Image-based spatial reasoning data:
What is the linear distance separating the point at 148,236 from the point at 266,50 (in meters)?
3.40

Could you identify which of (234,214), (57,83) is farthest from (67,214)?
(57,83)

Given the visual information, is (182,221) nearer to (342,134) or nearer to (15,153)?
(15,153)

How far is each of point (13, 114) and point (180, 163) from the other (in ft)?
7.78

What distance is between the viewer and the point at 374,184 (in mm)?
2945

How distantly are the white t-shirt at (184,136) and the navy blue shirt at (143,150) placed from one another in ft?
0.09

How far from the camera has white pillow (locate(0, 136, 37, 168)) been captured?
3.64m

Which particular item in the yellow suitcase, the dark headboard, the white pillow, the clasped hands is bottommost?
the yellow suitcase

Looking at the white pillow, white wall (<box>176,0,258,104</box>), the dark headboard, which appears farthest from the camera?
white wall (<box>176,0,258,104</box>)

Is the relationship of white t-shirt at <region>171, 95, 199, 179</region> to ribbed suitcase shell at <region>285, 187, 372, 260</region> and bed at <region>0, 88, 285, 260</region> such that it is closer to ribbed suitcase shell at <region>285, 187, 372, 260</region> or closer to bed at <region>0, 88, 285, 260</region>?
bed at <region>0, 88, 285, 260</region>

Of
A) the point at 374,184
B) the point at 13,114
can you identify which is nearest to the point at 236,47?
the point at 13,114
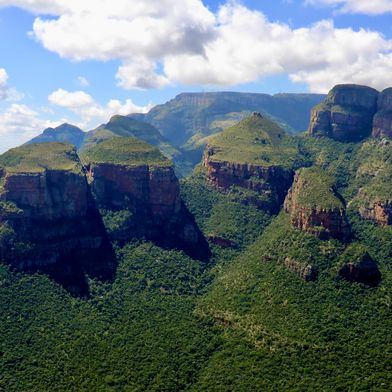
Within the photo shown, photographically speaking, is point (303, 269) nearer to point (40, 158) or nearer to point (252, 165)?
point (252, 165)

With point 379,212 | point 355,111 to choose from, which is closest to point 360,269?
point 379,212

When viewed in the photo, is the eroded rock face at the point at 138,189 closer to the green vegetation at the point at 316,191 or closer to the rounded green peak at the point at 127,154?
the rounded green peak at the point at 127,154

> **TASK BRIEF**
Rewrite the entries above, replacing every occurrence of "white pillow" with "cream pillow" and keeping all other wording unchanged. Omit the pictures from your answer.

> **RESULT OF THE EXERCISE**
What is the linear distance separating the point at 148,236 from the point at 266,50 (in meters)?
3.40

Could you identify which of (234,214), (57,83) is farthest from (67,214)?
(57,83)

Given the visual information, is (182,221) nearer to (342,134) or nearer to (15,153)?
(15,153)

How far is each of point (13, 114) and point (180, 163) from the other (in ft)?
7.78

What distance is between the viewer and the point at 374,184 (in mm)?
2945

How distantly are the white t-shirt at (184,136) and the navy blue shirt at (143,150) placed from one another in ft?
0.09

How far from the camera has cream pillow (locate(0, 136, 37, 168)) been captured?
3.64m

Which particular item in the yellow suitcase, the dark headboard, the cream pillow, the clasped hands is bottommost?
the yellow suitcase

Looking at the cream pillow, white wall (<box>176,0,258,104</box>), the dark headboard, which appears farthest from the camera?
white wall (<box>176,0,258,104</box>)

Is the relationship of white t-shirt at <region>171, 95, 199, 179</region> to ribbed suitcase shell at <region>285, 187, 372, 260</region> and bed at <region>0, 88, 285, 260</region> such that it is closer to ribbed suitcase shell at <region>285, 187, 372, 260</region> or closer to bed at <region>0, 88, 285, 260</region>?
bed at <region>0, 88, 285, 260</region>

Of
A) the point at 374,184
B) the point at 13,114
can you identify which is nearest to the point at 236,47?
the point at 13,114
Within the photo shown, photographically speaking, is point (303, 269) nearer to point (40, 158) or nearer to point (252, 165)?
point (252, 165)

With point 379,212 | point 355,111 to choose from, which is closest to point 360,269?
point 379,212

When viewed in the photo, is the eroded rock face at the point at 138,189 closer to the green vegetation at the point at 316,191 or closer to the rounded green peak at the point at 127,154?
the rounded green peak at the point at 127,154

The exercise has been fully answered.